For starters, a lot of people have negative productivity. Think of someone intensely anti-social who drags down the productivity of people around them.


Presumably that would be true of any possible intervention and if we overcome that risk in every endeavor reliant on human productivity then it’s not particularly important to call it out as a risk here.


this is what people mean by defunding the police! conservatives are so silly when they say this increases crime...


lol


Oh, that's a good soviet practice.

Underlying energy of why it works - people are actually afraid of psych facility even more than police department and think if they get there they would have even less chance to get out.

Also medical personnel is trained for everyday kind of violence, they can just beat the shit out of you where police would maybe wait until one more step of escalation.

That free hands give them authority that police doesn't have.

Just give police permission to beat people on a whim and you would instantly see the same effect with nobody risking to mess with police again and so no need for arrest.


These programs aren't like that. A van shows up, a medic and someone with experience dealing with mental health issues. They talk to people help them with some basic needs, drive them to a clinic if they need detox (and want to go) or otherwise just get them to stop doing whatever it was that caused someone to call 911.

The STARS people have no authority to cart people off, and are trained to avoid physical confrontation. If people get violent or need to be physically removed, they protect themselves and call the police.
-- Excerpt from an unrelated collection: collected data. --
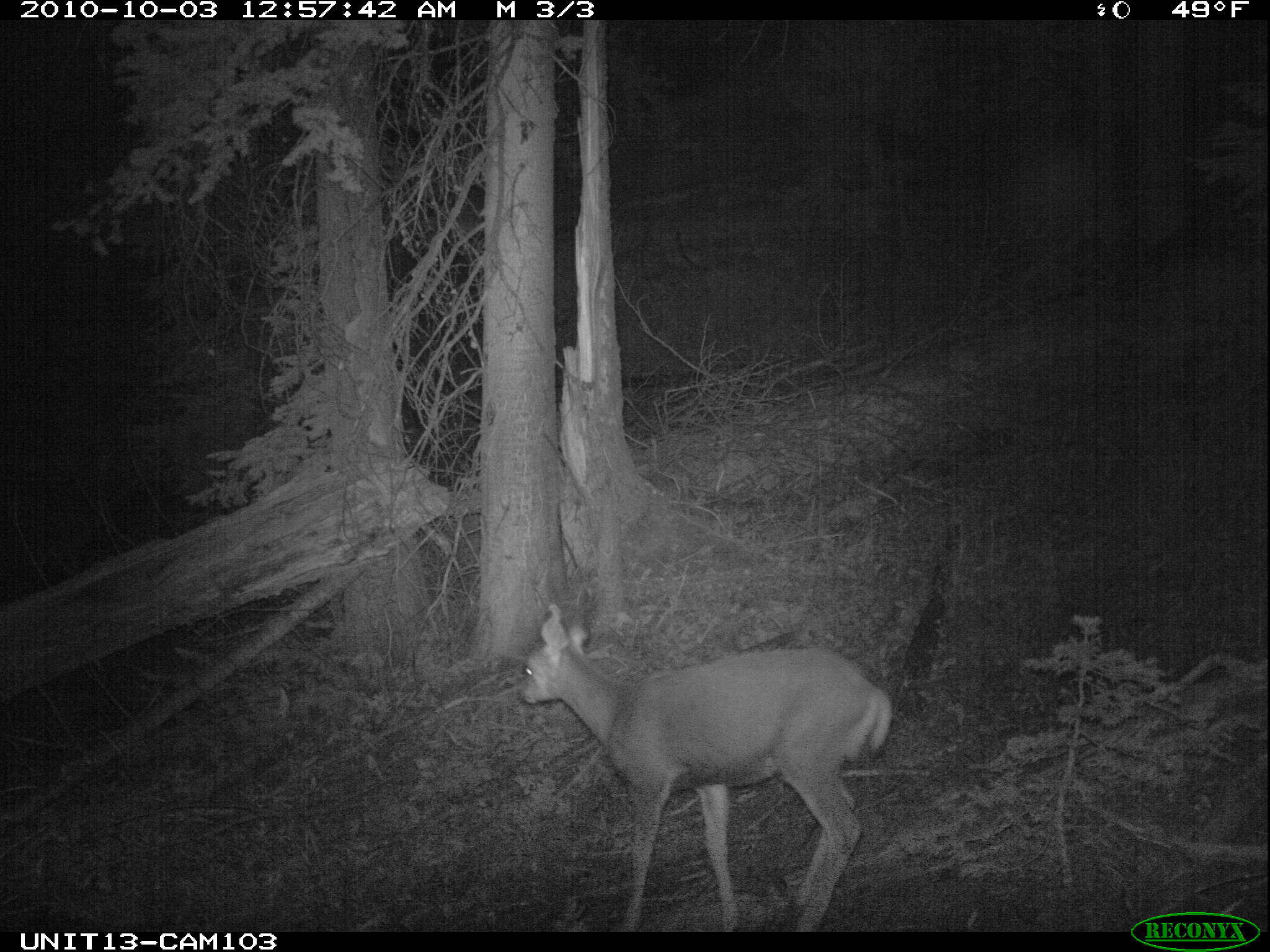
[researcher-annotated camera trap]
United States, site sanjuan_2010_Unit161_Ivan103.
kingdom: Animalia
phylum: Chordata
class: Mammalia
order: Artiodactyla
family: Cervidae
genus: Odocoileus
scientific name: Odocoileus hemionus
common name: mule deer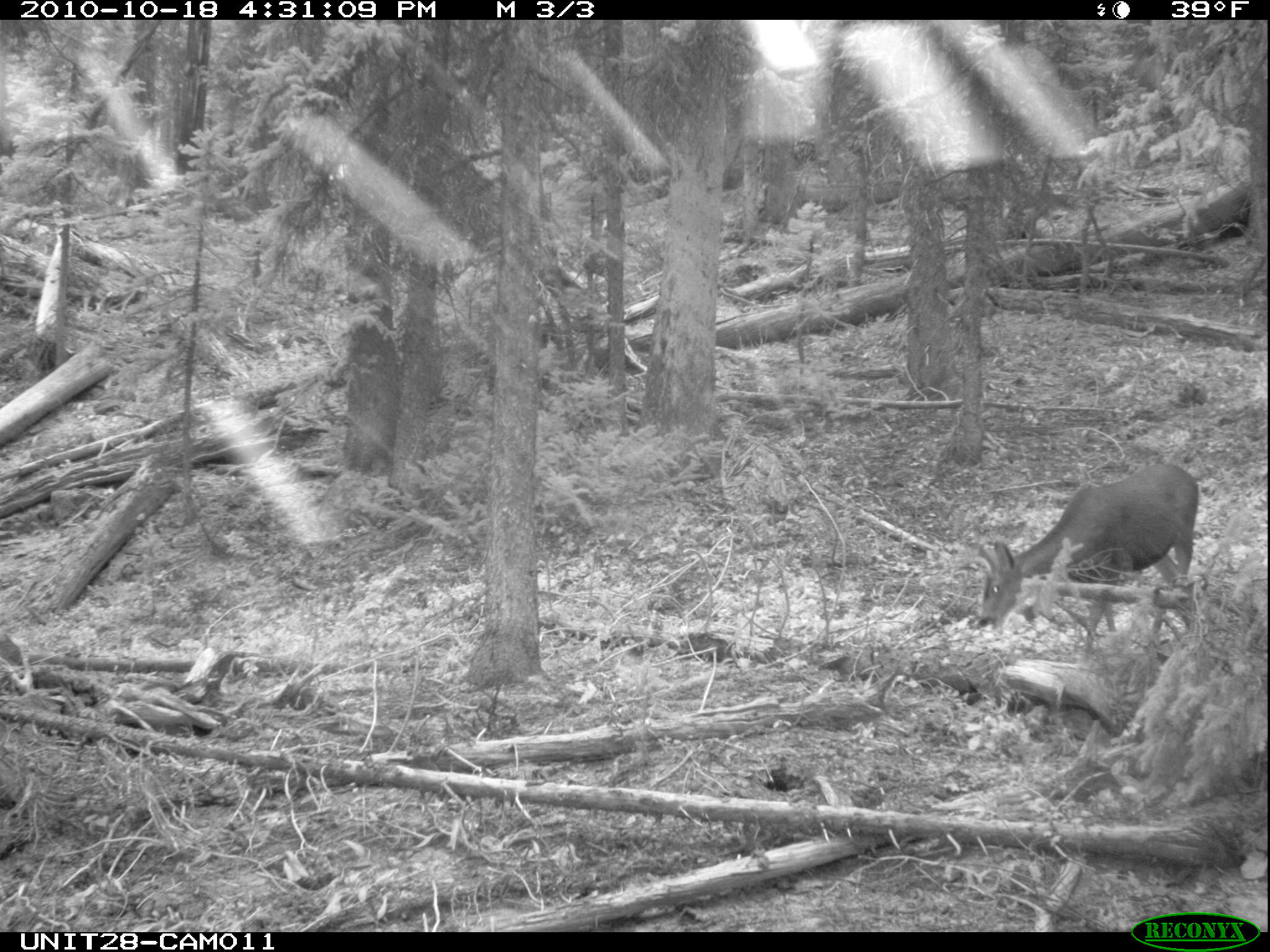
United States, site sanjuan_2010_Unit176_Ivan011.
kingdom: Animalia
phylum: Chordata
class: Mammalia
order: Artiodactyla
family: Cervidae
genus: Odocoileus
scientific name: Odocoileus hemionus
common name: mule deer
Odocoileus hemionus (mule deer).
It works in the sense that the stats look good initially until the clients get bored and say the magic words "I DON'T WANT TO TALK TO YOU".

These mental episodes are thinly veiled threats, they want to be pampered or antagonism will follow. You can pamper them with attention but it will only encourage that person to escalate next time when not pampered as much. A self-fulfilling cycle that keeps the health care professionals in high demand. The stats about non-violent incident success conceal what kinds of incentive structure they offer the offender and the professional who won't always report violent outbursts.


Well hey, if that works and is cheaper, let's do it, right?